The government of Pakistan borrowed a net Rs1.19 trillion from scheduled banks during the first half of fiscal year 2025-26. Official data shows the borrowing covered the period from July to December.
During these six months, the government obtained net loans worth Rs1.192 trillion from the banking sector. This marks a sharp reversal from last year’s trend. In the same period of the previous fiscal year, the government repaid a net Rs1.255 trillion to banks.
Economists say the figures highlight growing fiscal pressure. Despite a record Rs2.5 trillion profit transfer from the State Bank of Pakistan last year, spending needs continue to outpace available resources.
Revenue data shows mixed results. The Federal Board of Revenue collected Rs6.159 trillion in taxes during the period. This fell short of the Rs6.490 trillion target by Rs33.1 billion.
Even so, tax receipts rose by nearly 10 percent year-on-year. In the same period last fiscal year, collections stood at Rs5.618 trillion, reflecting steady improvement in revenue mobilisation.

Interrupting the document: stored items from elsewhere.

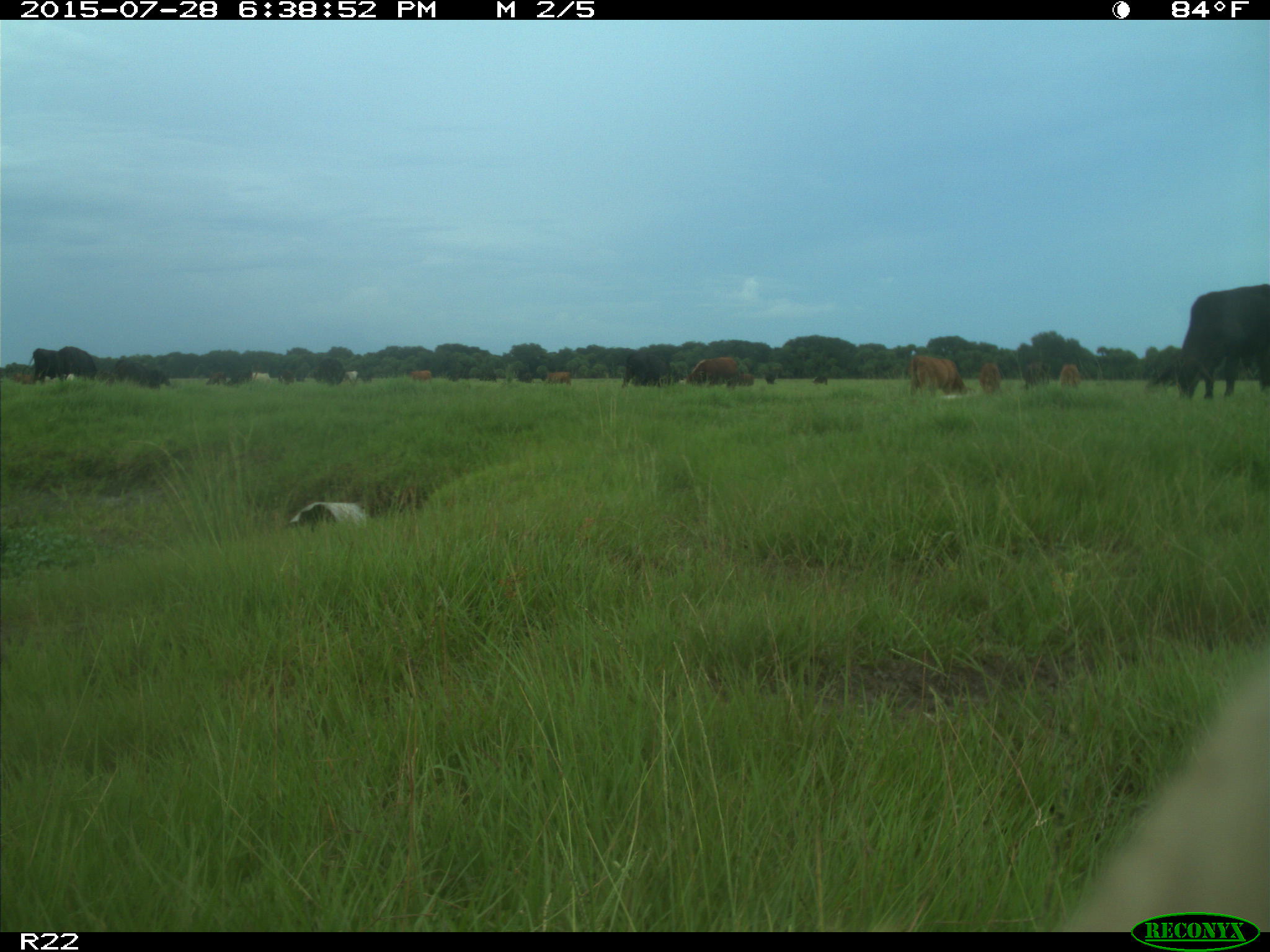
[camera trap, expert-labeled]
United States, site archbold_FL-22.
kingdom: Animalia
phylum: Chordata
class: Mammalia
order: Artiodactyla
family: Bovidae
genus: Bos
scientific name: Bos taurus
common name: domestic cow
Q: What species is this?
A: Bos taurus (domestic cow).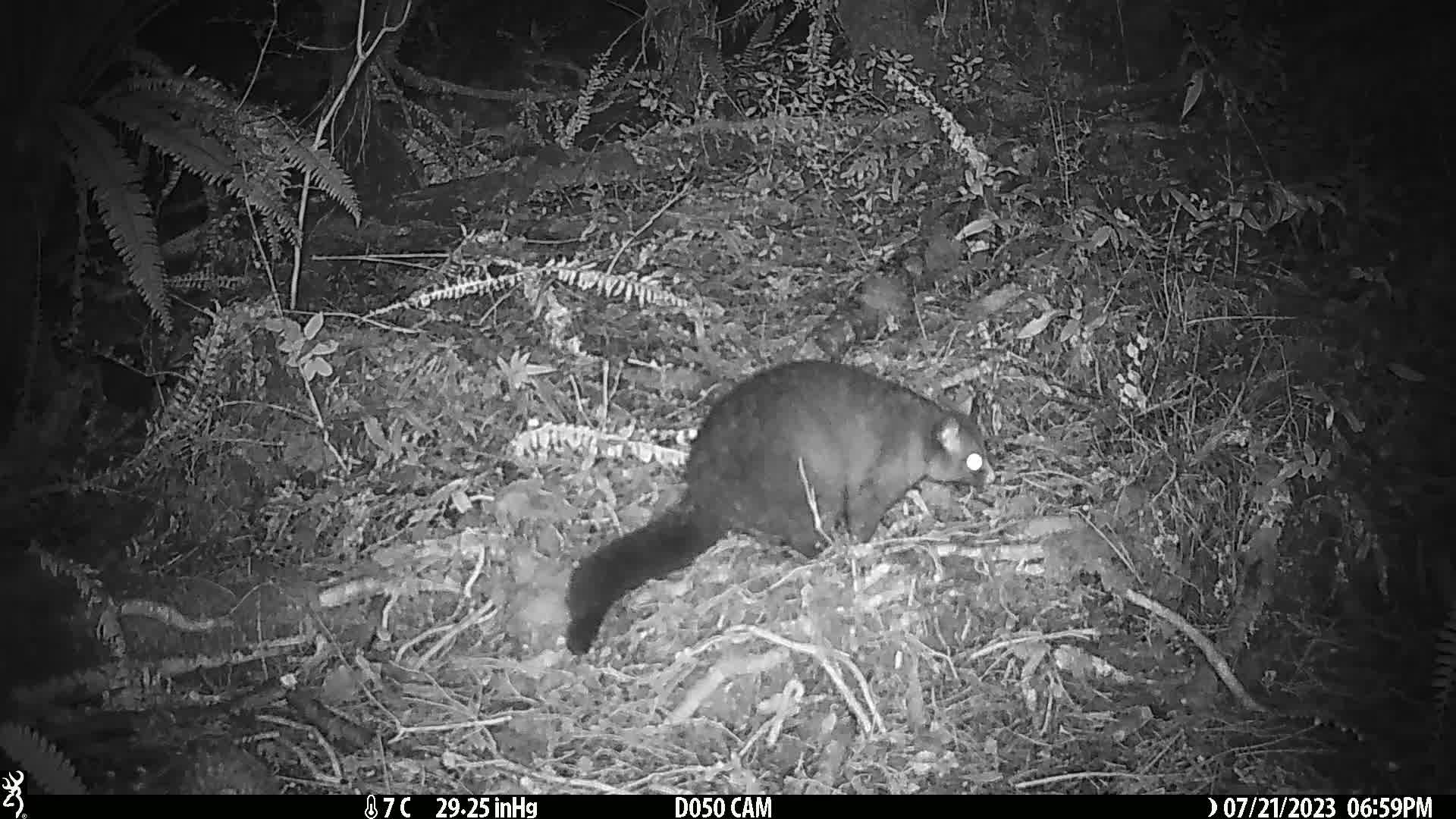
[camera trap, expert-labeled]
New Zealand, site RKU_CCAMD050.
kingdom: Animalia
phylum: Chordata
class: Mammalia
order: Diprotodontia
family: Phalangeridae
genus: Trichosurus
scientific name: Trichosurus vulpecula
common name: common brushtail possum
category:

Banking experts say commercial banks remain willing lenders to the government. They view government securities as low-risk instruments with attractive returns. At a recent Treasury bill auction, banks submitted bids close to Rs2.5 trillion.
Analysts warn that borrowing pressures may persist. Rising expenditures continue to drive financing needs, even as revenues show gradual improvement. They say sustained fiscal discipline will remain critical in the months ahead.